#### [Information shown]
╔══
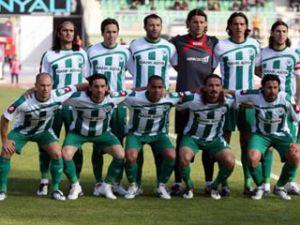 Konyaspor 16 futbolcuyla yollarını ayırdı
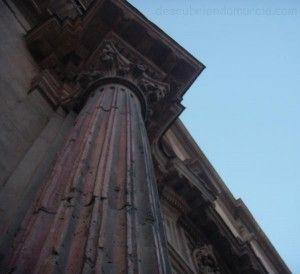 iglesia San Andres Murcia columna romana 300x274 Las columnas romanas de la iglesia de San Andrés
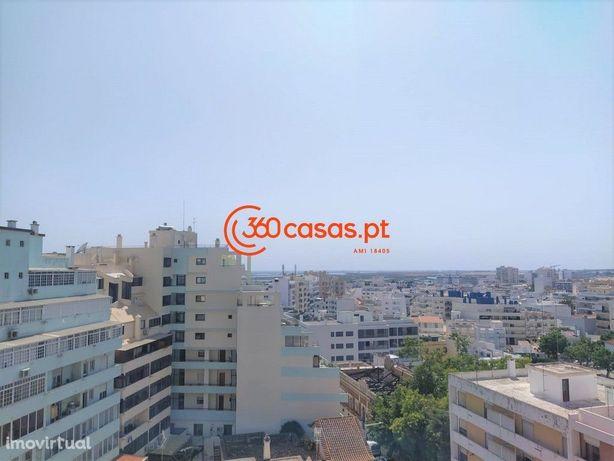 Apartamento T4+1 com estacionamento e arrecadação no Centro de Faro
╚══
#### [Problem description]
All the material shown above is to be copied exactly, with no pictures carried over.

#### [Your solution]
 Konyaspor 16 futbolcuyla yollarını ayırdı
 iglesia San Andres Murcia columna romana 300x274 Las columnas romanas de la iglesia de San Andrés
 Apartamento T4+1 com estacionamento e arrecadação no Centro de Faro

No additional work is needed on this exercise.